In Deputy Commissioner of Taxation v Polcarp Pty. Limited [2011] FCA 1142, the court said (at greater length and using more impressive words but generally to similar effect): –

…s 440A(2) has attached to it a precondition which, in the event that it is met, requires the Court without any further exercise of discretion simply to adjourn the proceedings. By contrast and in contradistinction the power conferred by s 467(1)(b) is not mandatory in terms and may be exercised as the discretion needs to be…. the positive duty of the Court under s 440A(2) does not deny and does not denude the continuing existence of the discretionary power otherwise to adjourn the proceedings. Put another way, perhaps more shortly, the mere fact that the requirements of s 440A(2) are not satisfied does not deprive the Court more generally of its jurisdiction to adjourn the proceeding if it be thought necessary in any event.

Courts have successively held that this residual discretion (to adjourn the proceedings even though the best interests test has not been met) will be used where an administrator has only recently been appointed and seeks a short adjournment in order to flesh out a DOCA proposal and more fully investigate the company’s affairs.

In such circumstances, the administrator has never needed to satisfy the court that it is in creditors’ best interest that the matter be adjourned. The standard of evidence the administrator is expected to provide is also lower.

This has been the case since at least 2003, when, in DCT v. Bradley Keeling Management Pty. Limited [2003] NSWSC 47, the court said (emphasis added): –

It is common enough, in applications under s 440A, for an administrator to need to seek an adjournment very soon after his or her appointment, at a time when he or she knows very little about the affairs of the company. In that sort of situation, comparatively little material might be needed to justify a short adjournment.

A couple of years later in 2005, in the matter of DCT v. KJ Consulting Pty. Limited [2005] FCA 1827, the court, although not satisfied as to the best interests test, adjourned the proceedings “to enable… evidence to be obtained and to enable more considered argument to be addressed on both sides” (at paragraph 2 per Gyles J.).
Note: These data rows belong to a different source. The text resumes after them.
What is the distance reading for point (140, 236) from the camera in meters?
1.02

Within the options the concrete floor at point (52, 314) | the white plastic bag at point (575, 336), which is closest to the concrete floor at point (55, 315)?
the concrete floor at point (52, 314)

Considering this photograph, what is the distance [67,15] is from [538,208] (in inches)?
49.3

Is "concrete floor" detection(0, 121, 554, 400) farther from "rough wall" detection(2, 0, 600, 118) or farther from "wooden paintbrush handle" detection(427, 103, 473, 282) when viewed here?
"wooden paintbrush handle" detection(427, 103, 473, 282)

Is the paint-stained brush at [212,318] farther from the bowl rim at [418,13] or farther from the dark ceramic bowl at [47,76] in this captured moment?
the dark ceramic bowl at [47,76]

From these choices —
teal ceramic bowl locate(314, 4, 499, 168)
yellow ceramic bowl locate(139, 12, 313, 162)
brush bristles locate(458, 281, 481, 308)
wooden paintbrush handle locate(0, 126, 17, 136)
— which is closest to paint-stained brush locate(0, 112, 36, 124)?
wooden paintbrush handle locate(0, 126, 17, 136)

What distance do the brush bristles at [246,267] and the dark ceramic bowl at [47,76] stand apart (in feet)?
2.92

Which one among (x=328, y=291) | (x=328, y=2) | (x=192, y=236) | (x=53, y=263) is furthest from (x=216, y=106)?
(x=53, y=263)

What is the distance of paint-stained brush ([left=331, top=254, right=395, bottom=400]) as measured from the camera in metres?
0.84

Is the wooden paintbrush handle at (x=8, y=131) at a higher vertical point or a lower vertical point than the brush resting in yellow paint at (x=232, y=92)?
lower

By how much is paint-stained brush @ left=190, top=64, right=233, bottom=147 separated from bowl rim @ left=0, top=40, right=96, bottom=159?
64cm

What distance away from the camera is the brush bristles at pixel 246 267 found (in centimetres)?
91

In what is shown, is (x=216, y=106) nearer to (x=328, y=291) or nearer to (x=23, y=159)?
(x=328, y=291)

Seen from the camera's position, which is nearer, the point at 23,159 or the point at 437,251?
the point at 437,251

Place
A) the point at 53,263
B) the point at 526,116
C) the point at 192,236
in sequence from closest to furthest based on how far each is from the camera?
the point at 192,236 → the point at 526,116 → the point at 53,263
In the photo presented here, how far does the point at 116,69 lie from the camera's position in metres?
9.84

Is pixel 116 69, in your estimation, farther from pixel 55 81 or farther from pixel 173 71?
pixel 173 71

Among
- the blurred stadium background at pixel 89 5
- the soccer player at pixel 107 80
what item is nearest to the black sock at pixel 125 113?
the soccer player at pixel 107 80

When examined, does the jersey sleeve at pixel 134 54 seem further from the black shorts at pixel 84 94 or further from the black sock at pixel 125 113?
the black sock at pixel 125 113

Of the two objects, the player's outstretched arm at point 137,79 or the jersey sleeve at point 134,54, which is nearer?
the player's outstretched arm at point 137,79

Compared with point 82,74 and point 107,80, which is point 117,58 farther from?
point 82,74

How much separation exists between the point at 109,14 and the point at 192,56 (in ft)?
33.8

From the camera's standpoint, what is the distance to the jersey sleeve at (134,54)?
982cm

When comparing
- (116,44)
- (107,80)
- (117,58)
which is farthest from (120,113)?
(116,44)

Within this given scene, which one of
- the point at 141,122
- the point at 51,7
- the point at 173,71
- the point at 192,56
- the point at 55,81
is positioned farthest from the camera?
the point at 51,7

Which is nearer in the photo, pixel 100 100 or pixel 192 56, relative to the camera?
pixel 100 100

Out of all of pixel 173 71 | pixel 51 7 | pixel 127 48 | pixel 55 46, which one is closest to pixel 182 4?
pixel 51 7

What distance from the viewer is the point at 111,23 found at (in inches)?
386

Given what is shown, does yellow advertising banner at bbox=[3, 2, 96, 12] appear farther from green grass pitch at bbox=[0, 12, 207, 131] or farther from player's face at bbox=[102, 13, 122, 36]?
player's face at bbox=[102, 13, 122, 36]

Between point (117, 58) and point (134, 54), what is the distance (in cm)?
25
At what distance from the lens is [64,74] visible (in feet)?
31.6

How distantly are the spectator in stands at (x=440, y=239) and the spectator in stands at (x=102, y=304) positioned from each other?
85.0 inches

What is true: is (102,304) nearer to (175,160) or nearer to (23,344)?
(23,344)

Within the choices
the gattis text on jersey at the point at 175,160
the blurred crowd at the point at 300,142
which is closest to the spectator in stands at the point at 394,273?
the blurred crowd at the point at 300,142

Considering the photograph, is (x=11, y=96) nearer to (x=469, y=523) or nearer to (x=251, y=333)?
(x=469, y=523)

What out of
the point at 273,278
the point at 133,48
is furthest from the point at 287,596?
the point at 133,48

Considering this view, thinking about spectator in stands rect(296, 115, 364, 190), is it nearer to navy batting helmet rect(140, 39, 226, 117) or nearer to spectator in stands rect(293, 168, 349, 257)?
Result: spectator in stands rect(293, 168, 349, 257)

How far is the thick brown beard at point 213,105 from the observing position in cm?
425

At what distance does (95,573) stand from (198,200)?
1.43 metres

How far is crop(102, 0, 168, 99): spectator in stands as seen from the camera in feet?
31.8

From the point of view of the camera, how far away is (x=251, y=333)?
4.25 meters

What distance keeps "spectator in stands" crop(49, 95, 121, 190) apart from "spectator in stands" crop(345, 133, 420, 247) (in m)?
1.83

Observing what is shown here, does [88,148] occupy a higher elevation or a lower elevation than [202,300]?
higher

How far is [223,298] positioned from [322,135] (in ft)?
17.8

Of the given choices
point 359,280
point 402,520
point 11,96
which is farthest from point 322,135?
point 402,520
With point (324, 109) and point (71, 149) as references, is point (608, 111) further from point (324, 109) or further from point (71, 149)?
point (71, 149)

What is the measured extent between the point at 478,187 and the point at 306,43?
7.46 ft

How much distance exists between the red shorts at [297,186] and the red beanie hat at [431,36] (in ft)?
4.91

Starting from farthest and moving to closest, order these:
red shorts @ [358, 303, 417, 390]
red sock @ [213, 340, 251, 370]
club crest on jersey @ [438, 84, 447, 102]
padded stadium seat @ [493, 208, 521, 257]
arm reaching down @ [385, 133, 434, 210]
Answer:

As recently as last year, in Australian Executor Trustees Limited v. Australian Cinemas Pty. Limited [2011] FCA 1267, an adjournment was granted in similar circumstances, even though, “[‍q]uite what return there would be to creditors… is as yet unclear”. In that case the matter was adjourned simply because the circumstances of the company disclosed “something which might conceivably commend itself to [‍potential DOCA proponents] in the context of an administration”.